● YOUR GOAL
In the records that follow, find each line with "Tanzania" and pull it out.

(Dataset entries)

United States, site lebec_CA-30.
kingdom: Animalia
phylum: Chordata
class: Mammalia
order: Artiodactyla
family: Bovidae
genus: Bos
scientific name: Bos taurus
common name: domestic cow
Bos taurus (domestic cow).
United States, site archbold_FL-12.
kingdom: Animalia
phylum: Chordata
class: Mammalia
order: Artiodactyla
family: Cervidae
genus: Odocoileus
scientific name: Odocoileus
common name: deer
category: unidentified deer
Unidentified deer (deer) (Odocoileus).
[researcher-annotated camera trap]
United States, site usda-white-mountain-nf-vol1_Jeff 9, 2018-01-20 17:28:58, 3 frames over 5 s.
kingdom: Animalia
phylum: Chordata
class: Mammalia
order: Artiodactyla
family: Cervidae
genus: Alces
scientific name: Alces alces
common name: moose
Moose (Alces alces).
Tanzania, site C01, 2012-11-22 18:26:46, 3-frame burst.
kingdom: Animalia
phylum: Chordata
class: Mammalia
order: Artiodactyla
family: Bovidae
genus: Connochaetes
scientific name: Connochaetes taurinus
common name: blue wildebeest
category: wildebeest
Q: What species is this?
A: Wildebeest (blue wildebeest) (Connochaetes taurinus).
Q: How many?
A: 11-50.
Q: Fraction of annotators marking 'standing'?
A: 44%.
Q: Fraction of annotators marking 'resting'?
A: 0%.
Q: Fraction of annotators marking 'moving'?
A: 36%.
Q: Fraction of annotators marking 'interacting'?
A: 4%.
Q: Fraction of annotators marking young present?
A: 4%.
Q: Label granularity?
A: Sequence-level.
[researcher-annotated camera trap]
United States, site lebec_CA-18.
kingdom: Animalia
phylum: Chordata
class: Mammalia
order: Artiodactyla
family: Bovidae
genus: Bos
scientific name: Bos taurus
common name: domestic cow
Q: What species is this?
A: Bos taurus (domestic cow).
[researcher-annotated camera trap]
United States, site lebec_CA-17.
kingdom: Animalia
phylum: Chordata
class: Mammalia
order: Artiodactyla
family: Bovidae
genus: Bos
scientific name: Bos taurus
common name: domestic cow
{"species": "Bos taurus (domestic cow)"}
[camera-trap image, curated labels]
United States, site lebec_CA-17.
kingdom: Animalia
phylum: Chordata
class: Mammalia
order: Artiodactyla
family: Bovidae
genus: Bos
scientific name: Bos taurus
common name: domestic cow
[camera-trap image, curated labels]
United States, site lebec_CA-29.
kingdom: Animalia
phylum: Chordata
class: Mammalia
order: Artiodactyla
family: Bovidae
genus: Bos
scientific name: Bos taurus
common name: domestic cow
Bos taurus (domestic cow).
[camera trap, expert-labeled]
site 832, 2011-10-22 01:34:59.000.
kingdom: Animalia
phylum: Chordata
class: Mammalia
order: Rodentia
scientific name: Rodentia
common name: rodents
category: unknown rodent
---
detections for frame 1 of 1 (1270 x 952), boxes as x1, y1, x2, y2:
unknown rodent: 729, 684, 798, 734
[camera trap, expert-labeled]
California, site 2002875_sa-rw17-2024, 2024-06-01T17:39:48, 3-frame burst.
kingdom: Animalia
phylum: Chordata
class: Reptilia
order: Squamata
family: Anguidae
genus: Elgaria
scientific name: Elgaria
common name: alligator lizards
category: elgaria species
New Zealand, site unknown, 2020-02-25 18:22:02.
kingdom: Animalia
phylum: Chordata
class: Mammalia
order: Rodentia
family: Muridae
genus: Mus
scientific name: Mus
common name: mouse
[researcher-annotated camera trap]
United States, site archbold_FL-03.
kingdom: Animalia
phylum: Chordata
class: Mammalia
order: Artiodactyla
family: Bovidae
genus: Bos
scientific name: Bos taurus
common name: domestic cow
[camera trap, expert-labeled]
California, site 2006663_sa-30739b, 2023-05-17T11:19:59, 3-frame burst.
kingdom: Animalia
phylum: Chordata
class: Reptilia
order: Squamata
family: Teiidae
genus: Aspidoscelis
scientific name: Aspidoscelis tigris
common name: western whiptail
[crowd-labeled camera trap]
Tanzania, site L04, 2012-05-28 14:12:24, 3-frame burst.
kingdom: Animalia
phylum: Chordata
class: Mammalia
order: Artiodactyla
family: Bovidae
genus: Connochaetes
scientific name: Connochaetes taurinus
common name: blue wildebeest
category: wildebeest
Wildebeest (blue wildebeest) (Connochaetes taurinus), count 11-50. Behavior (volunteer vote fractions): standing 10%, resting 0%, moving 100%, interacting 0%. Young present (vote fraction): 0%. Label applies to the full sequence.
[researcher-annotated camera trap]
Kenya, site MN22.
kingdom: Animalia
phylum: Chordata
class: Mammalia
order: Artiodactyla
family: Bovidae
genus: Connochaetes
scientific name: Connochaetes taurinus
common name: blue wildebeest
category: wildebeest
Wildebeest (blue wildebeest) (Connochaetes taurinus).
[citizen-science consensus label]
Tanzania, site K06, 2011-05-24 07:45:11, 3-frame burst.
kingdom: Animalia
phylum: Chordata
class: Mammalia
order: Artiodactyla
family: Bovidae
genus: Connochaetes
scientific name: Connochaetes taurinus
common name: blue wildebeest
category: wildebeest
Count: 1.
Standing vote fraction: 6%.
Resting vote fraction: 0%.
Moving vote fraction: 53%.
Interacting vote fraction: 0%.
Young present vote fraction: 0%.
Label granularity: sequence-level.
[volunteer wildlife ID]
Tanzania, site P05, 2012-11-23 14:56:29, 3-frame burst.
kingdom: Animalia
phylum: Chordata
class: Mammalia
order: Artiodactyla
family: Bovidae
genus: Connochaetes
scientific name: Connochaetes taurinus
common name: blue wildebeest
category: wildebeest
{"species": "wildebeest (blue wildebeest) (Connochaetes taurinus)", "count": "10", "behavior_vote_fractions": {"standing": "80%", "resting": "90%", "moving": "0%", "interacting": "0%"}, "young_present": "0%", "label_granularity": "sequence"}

● SOLUTION TO THE PROBLEM
Tanzania, site C01, 2012-11-22 18:26:46, 3-frame burst.
Tanzania, site L04, 2012-05-28 14:12:24, 3-frame burst.
Tanzania, site K06, 2011-05-24 07:45:11, 3-frame burst.
Tanzania, site P05, 2012-11-23 14:56:29, 3-frame burst.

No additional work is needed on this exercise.